16 Yıl Önce Güncellendi

2010-05-21 12:35:00

İran'ı izole etmek kime ne kazandıracak?
Osman Mirgani*

İran ile Brezilya arasında önceki gün ilan edilen ve zenginleştirilmesi düşük 1200 kilogramlık İran uranyumunu Tahran'daki araştırma tesislerinin çalıştırılması için 120 kilogramlık zenginleştirilmiş uranyumla değiştirilmesini öngören üçlü anlaşma, İran nükleer dosyası krizinin çözümüne başlamaya uygun olup olmadığını anlama noktasında hali hazırda dünya etrafındaki birçok başkentçe değerlendiriliyor.

Batı'nın ilk tepkilerinin temkinli olmasına rağmen ortada bu anlaşmanın tamamen reddedilmesinin zor olduğunu düşünen sesler var. Özellikle de bu anlaşma Batılı ülkelerin ve Atom Enerjisi Kurumu'nun geçen ekim ayından beri sunduğu nükleer yakıt değişimi önerisi temelinde formüle edilmişken. Dolayısıyla ortada şu an üçlü Tahran anlaşmasının bu dikenli dosyanın çözümü için baz alınabilecek bir adım olarak görülmesi çağrısı yapanlar var. Zira anlaşmayı reddetmek yaptırımların artırılmasına bel bağlanılması veya kapıların bölge üzerinde tehlikeli sonuçlarla dolu askerî operasyon ihtimaline açılması anlamına geliyor.

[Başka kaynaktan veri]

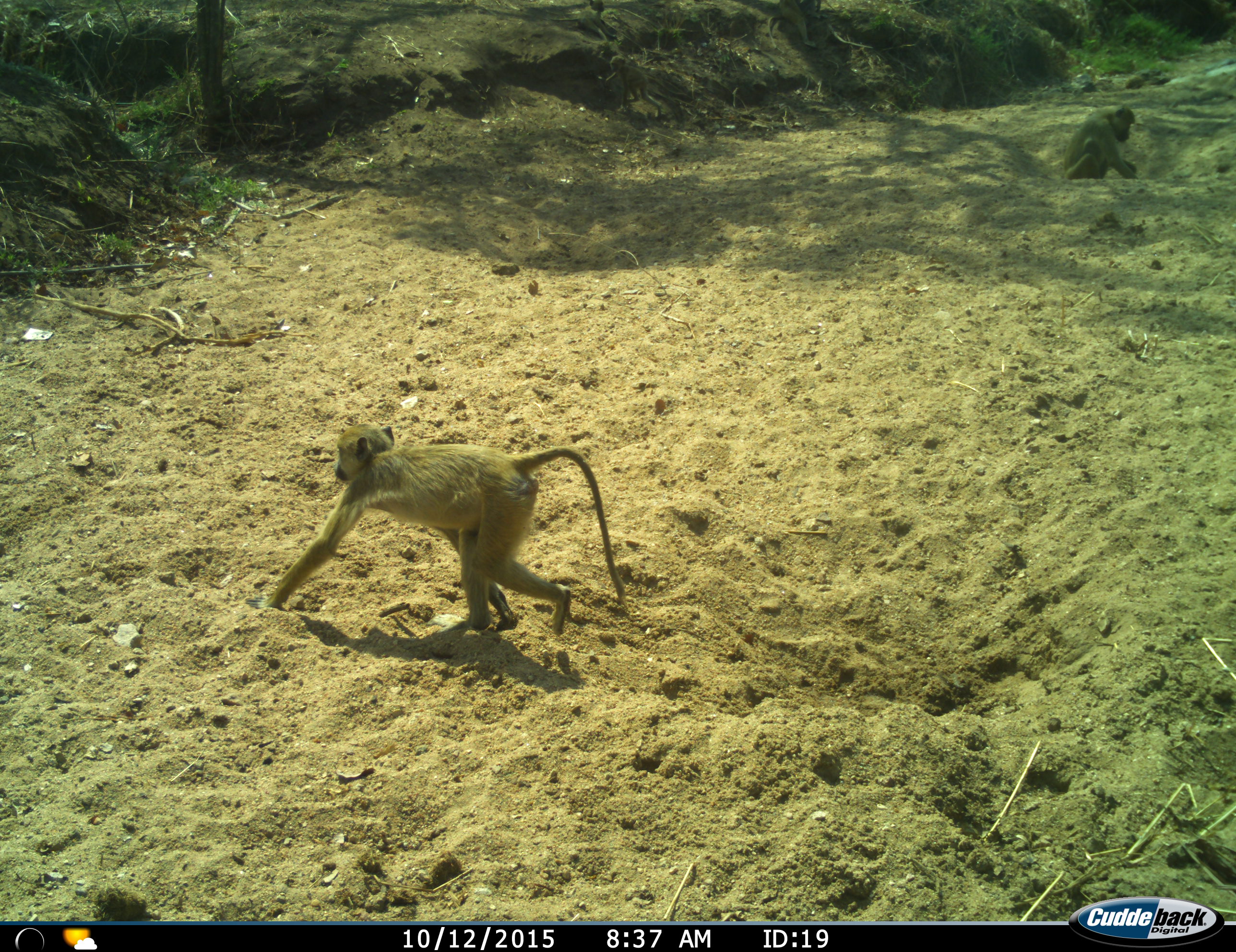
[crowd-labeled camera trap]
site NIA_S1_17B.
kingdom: Animalia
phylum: Chordata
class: Mammalia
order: Primates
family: Cercopithecidae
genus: Papio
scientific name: Papio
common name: baboon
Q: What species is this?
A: Baboon (Papio).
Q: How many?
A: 2.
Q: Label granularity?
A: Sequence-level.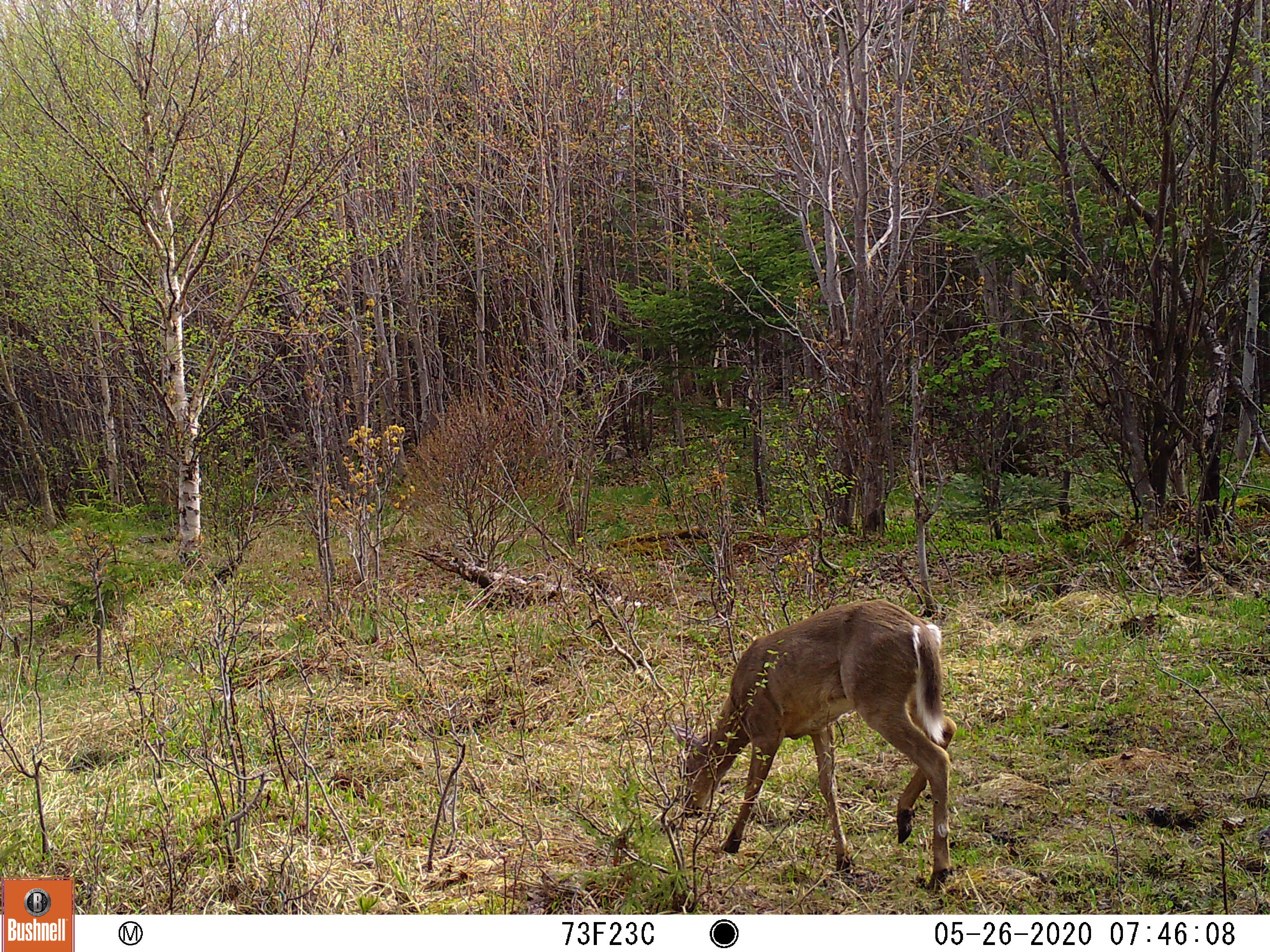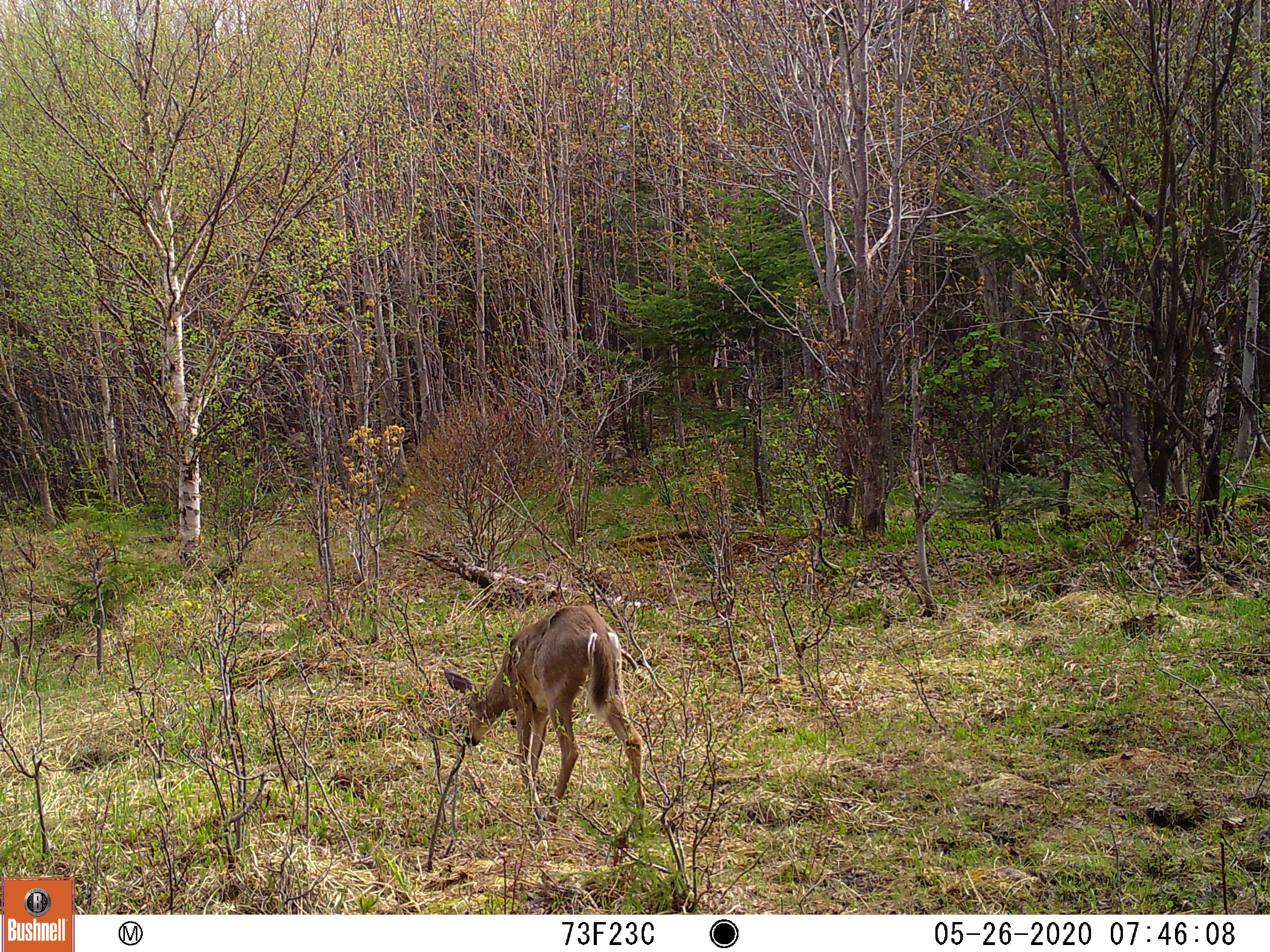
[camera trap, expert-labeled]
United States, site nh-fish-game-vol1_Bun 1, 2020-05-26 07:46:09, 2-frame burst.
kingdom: Animalia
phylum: Chordata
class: Mammalia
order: Artiodactyla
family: Cervidae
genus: Odocoileus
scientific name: Odocoileus virginianus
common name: white-tailed deer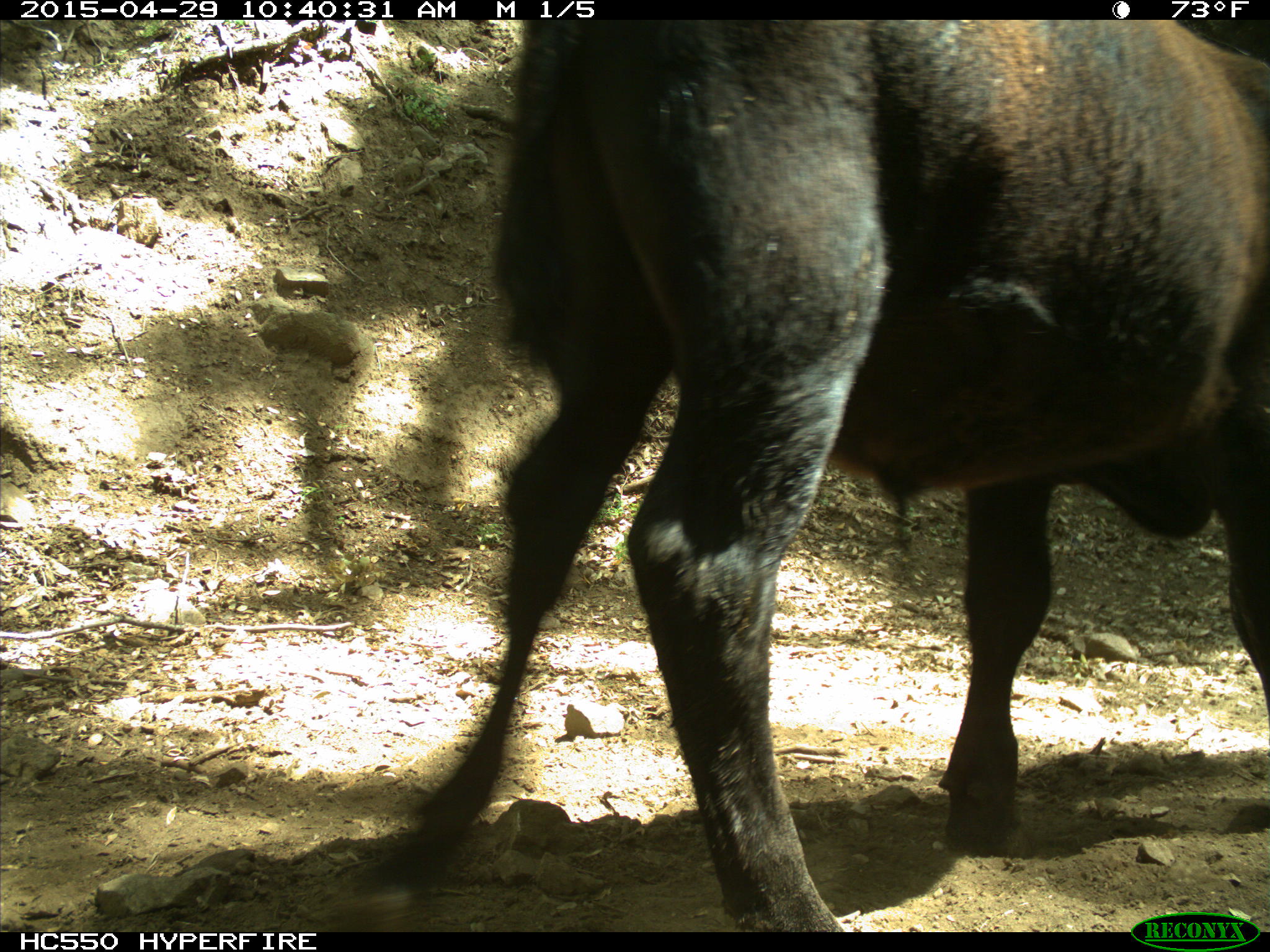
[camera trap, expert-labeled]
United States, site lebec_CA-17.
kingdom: Animalia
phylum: Chordata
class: Mammalia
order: Artiodactyla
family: Bovidae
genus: Bos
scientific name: Bos taurus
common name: domestic cow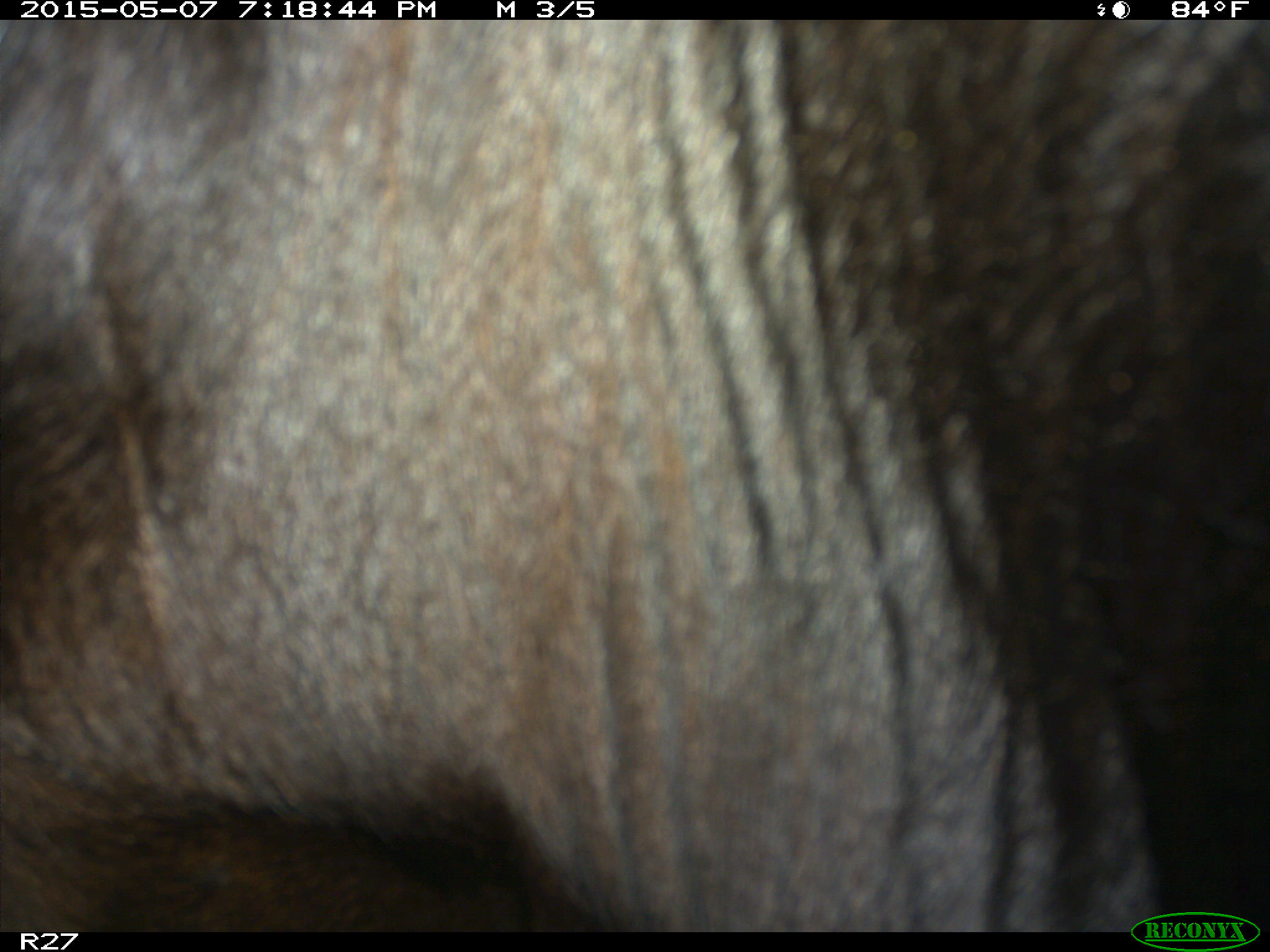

Anlaşmanın zaman kazanma, Türkiye ve Brezilya'nın Güvenlik Konseyi'nde daimi olmayan iki ülke konumu sebebiyle konseydeki üyelerin oylarını bölme amaçlı bir manevra olması ve Çin'in anlaşmayı olumlu gördüğünü açıklaması bir yana, üzerinde durulmasını hak eden nokta Ankara'nın anlaşmadaki rolü ve bölgedeki hareketlenmeleridir. Türkiye ile İran arasında bölgesel rekabet, su yüzüne çıkmamış anlaşmazlık konuları olduğu biliniyor. Fakat bu durum Türkiye'yi İran'la önemli ilişkilerini korumaktan alıkoymadı. İran, özellikle de nükleer konuda Tahran ile Batı arasında arabuluculuk rolü oynamasına ve Brezilya ile birlikte bir anlaşmaya varılmasında esaslı rol oynama izni verdi.

Türk arabuluculuk rolü zihinlere Cezayir diplomasisinin Tahran Amerikan elçiliğindeki rehineler krizinin çözümü için yaptıklarını getiriyor. Ayrıca Arap Birliği Genel Sekreteri Amr Musa'nın İran'la ilişkilerle ilgili olarak kapsamlı bir tartışma yaratan 'komşu ülkeler birliğine' dair önerdiği düşünceyi gündeme getirdi. Birçokları İran'ın bölge ülkelerinin içişlerine müdahale ettiğine, bazı bölgelerde endişeler oluşturduğuna ve Birleşik Arap Emirlikleri'nin adalarını bu konuda diyaloğu reddederek işgal ettiğine işaret ediyorlar. Ayrıca ortada bölge ülkeleri için İsrail'den daha fazla tehdit oluşturacak İran nükleer bombası olması hasebiyle nükleer projeye dair bir endişe var. Fakat bütün bu sorunların varlığına rağmen bölgede birçoklarının zihnini meşgul etmesi gereken soru şu: İran'la ortak Arap diyaloğunun olmaması ve Batı'nın Tahran'la mücadelesinin sonuçlarının beklenilmesi noktasında seyirci sıralarında oturulmasının bir hikmeti var mı?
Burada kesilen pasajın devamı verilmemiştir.